◆ **TASK STATEMENT**
Repeat all the data that appears below, keeping it exact.

◆ **DATA TO EXAMINE**
--- START ---
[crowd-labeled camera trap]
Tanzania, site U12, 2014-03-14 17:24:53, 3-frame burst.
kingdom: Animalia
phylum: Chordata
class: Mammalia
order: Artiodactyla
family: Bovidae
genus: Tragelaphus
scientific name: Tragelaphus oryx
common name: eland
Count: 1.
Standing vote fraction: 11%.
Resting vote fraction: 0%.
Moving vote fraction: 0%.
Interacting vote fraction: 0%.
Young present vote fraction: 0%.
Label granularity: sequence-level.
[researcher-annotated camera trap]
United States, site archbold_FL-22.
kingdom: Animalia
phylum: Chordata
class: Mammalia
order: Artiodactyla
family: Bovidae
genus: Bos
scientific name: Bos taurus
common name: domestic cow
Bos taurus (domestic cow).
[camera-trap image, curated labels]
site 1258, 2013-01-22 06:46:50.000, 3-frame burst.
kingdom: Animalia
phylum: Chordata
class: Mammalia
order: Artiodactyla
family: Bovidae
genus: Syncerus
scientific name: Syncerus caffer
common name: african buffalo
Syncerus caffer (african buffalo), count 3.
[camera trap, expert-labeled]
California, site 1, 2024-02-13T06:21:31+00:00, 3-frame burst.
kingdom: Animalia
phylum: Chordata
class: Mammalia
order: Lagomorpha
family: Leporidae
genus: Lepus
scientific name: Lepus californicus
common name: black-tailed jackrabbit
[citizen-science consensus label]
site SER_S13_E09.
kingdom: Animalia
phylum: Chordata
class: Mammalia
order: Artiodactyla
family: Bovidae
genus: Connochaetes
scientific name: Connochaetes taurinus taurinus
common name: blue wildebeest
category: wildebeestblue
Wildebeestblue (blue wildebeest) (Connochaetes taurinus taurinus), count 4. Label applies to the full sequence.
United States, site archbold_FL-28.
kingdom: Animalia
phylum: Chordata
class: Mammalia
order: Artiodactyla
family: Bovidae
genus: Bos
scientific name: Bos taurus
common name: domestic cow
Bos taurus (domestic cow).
--- END ---
◆ **RESPONSE FOR THIS EXERCISE**
[crowd-labeled camera trap]
Tanzania, site U12, 2014-03-14 17:24:53, 3-frame burst.
kingdom: Animalia
phylum: Chordata
class: Mammalia
order: Artiodactyla
family: Bovidae
genus: Tragelaphus
scientific name: Tragelaphus oryx
common name: eland
Count: 1.
Standing vote fraction: 11%.
Resting vote fraction: 0%.
Moving vote fraction: 0%.
Interacting vote fraction: 0%.
Young present vote fraction: 0%.
Label granularity: sequence-level.
[researcher-annotated camera trap]
United States, site archbold_FL-22.
kingdom: Animalia
phylum: Chordata
class: Mammalia
order: Artiodactyla
family: Bovidae
genus: Bos
scientific name: Bos taurus
common name: domestic cow
Bos taurus (domestic cow).
[camera-trap image, curated labels]
site 1258, 2013-01-22 06:46:50.000, 3-frame burst.
kingdom: Animalia
phylum: Chordata
class: Mammalia
order: Artiodactyla
family: Bovidae
genus: Syncerus
scientific name: Syncerus caffer
common name: african buffalo
Syncerus caffer (african buffalo), count 3.
[camera trap, expert-labeled]
California, site 1, 2024-02-13T06:21:31+00:00, 3-frame burst.
kingdom: Animalia
phylum: Chordata
class: Mammalia
order: Lagomorpha
family: Leporidae
genus: Lepus
scientific name: Lepus californicus
common name: black-tailed jackrabbit
[citizen-science consensus label]
site SER_S13_E09.
kingdom: Animalia
phylum: Chordata
class: Mammalia
order: Artiodactyla
family: Bovidae
genus: Connochaetes
scientific name: Connochaetes taurinus taurinus
common name: blue wildebeest
category: wildebeestblue
Wildebeestblue (blue wildebeest) (Connochaetes taurinus taurinus), count 4. Label applies to the full sequence.
United States, site archbold_FL-28.
kingdom: Animalia
phylum: Chordata
class: Mammalia
order: Artiodactyla
family: Bovidae
genus: Bos
scientific name: Bos taurus
common name: domestic cow
Bos taurus (domestic cow).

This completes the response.